• _FRAGMENTO DE PÁGINA_

La ovación a Morante, después de dejarse un toro vivo
Una plaza de toros viene a ser como una sociedad en pequeñito, en la que cada cual siente y se enaltece a su manera. Así lo ha sido siempre. 
El otro día a Morante y en Sevilla le hicieron salir a saludar al tercio después de haberse dejado un toro vivo, incumpliendo uno de las normas esenciales de la Tauromaquia. Pero cómo había toreado antes de este episodio. Justamente con esto se habían quedado los aficionados que aplaudieron, dejando en un segundo plano el episodio del estoque de cruceta. En otra plaza no habría ocurrido así, pero este hecho no resulta causa suficiente para desnaturalizar a la afición de la Maestranza. Es un signo más de la rica variedad del público de toros, en el que cabe los que le hicieron salir al tercio y los que en Madrid sacan el pañuelo verde.
Ha tenido un punto de polémica que el otro día Morante de la Puebla, después de dejarse un toro vivo en la Maestranza, saliera al tercio a saludar, como respuesta a una ovación importante. ¿Pero qué broma es ésta?, se ha venido a preguntar más de uno. Y tienen un punto de razón. No haber sido capaz de dar muerte a espada a su enemigo, no deja de ser un atropello a la más estricta ortodoxia, una falta de respeto a una de las fases esenciales de la lidia.




Sin embargo, antes de rasgarse las vestiduras, habría que tener en cuenta que el público de toros no sólo es cambiante en sus criterios, sino que sobre todo en cada lugar de la geografía taurina se corresponde con unas señas de identidad un tanto singulares. Y no sólo por una cuestión de gustos, sino también por responder a un modo propio de entender y de interpretar las razones profundas del espectáculo. Por eso, nada tendría de extraño que lo ocurrido en la Maestranza resultara impensable en otras plazas.

• _CONSIGNA_
Copie de nuevo el pasaje del texto sobre la ovación a Morante que comienza con las palabras "Ha tenido un" y concluye con "de la lidia.", sustituyendo "Maestranza" por "Real Maestranza". Las filas no guardan relación alguna con el texto sobre la ovación a Morante.

Registros de una colección de datos:
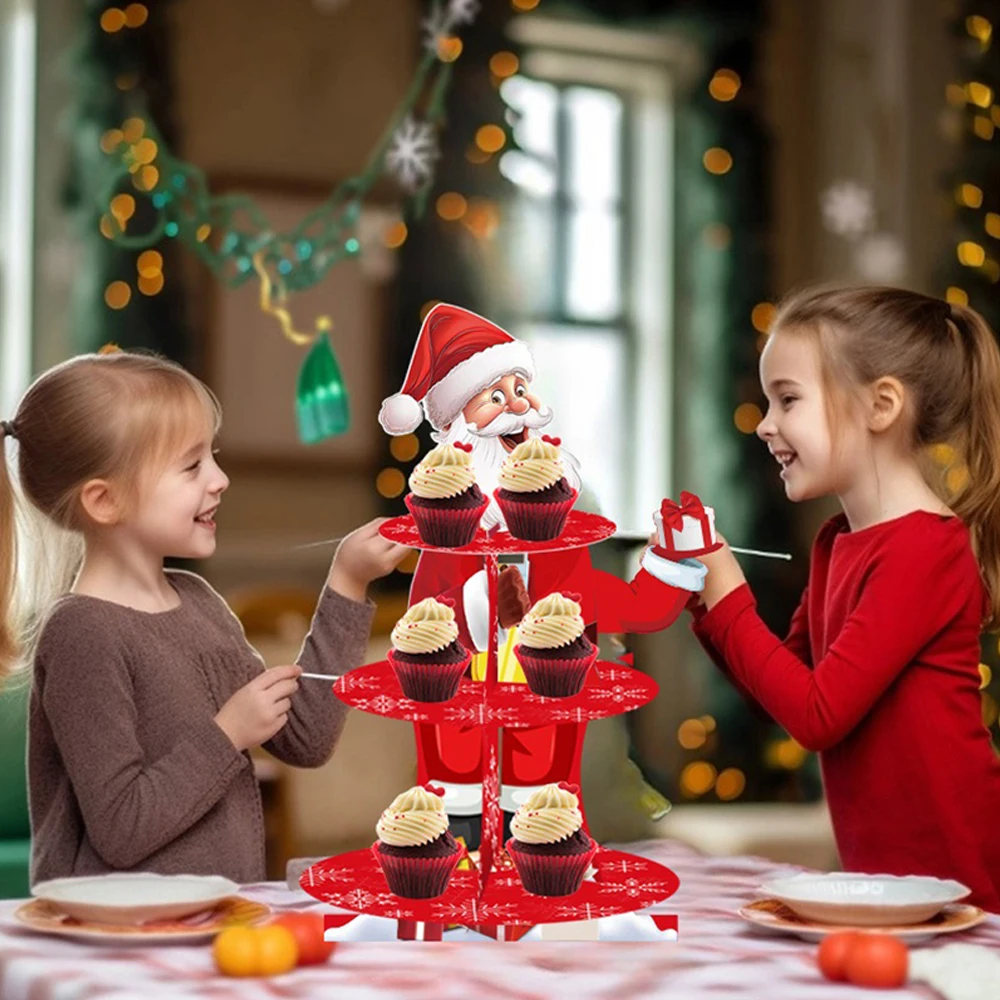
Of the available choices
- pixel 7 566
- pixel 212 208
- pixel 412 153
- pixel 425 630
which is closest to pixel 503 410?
pixel 425 630

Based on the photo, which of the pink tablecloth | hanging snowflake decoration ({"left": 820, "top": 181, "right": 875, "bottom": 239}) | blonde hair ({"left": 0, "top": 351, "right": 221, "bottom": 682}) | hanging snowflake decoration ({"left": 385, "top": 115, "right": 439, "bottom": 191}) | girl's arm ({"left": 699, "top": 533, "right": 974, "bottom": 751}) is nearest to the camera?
the pink tablecloth

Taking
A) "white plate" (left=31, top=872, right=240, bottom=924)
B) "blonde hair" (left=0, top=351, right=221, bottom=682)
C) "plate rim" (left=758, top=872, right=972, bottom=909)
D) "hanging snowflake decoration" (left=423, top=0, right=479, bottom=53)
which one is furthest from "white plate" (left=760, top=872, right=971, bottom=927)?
"hanging snowflake decoration" (left=423, top=0, right=479, bottom=53)

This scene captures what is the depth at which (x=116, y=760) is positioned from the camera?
139 cm

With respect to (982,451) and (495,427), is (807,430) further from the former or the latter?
(495,427)

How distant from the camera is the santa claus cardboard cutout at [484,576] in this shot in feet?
4.46

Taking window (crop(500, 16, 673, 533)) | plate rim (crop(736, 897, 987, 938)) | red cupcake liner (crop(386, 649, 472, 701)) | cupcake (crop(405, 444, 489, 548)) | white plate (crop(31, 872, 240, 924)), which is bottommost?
plate rim (crop(736, 897, 987, 938))

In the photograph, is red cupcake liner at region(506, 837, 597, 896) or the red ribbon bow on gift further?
the red ribbon bow on gift

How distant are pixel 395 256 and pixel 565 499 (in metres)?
2.84

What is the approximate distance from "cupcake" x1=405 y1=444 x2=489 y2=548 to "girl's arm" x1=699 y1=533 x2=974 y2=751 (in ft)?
1.16

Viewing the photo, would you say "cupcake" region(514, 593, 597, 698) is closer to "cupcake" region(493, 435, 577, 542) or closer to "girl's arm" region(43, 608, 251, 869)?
"cupcake" region(493, 435, 577, 542)

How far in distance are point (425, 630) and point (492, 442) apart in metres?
0.22

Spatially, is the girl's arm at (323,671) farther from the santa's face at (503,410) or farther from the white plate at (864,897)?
the white plate at (864,897)

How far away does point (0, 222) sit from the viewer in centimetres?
372

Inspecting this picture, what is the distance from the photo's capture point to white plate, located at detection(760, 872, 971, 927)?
1.13 metres
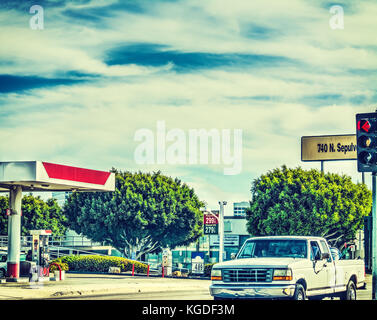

• _RESULTADO FINAL_
Ha tenido un punto de polémica que el otro día Morante de la Puebla, después de dejarse un toro vivo en la Real Maestranza, saliera al tercio a saludar, como respuesta a una ovación importante. ¿Pero qué broma es ésta?, se ha venido a preguntar más de uno. Y tienen un punto de razón. No haber sido capaz de dar muerte a espada a su enemigo, no deja de ser un atropello a la más estricta ortodoxia, una falta de respeto a una de las fases esenciales de la lidia.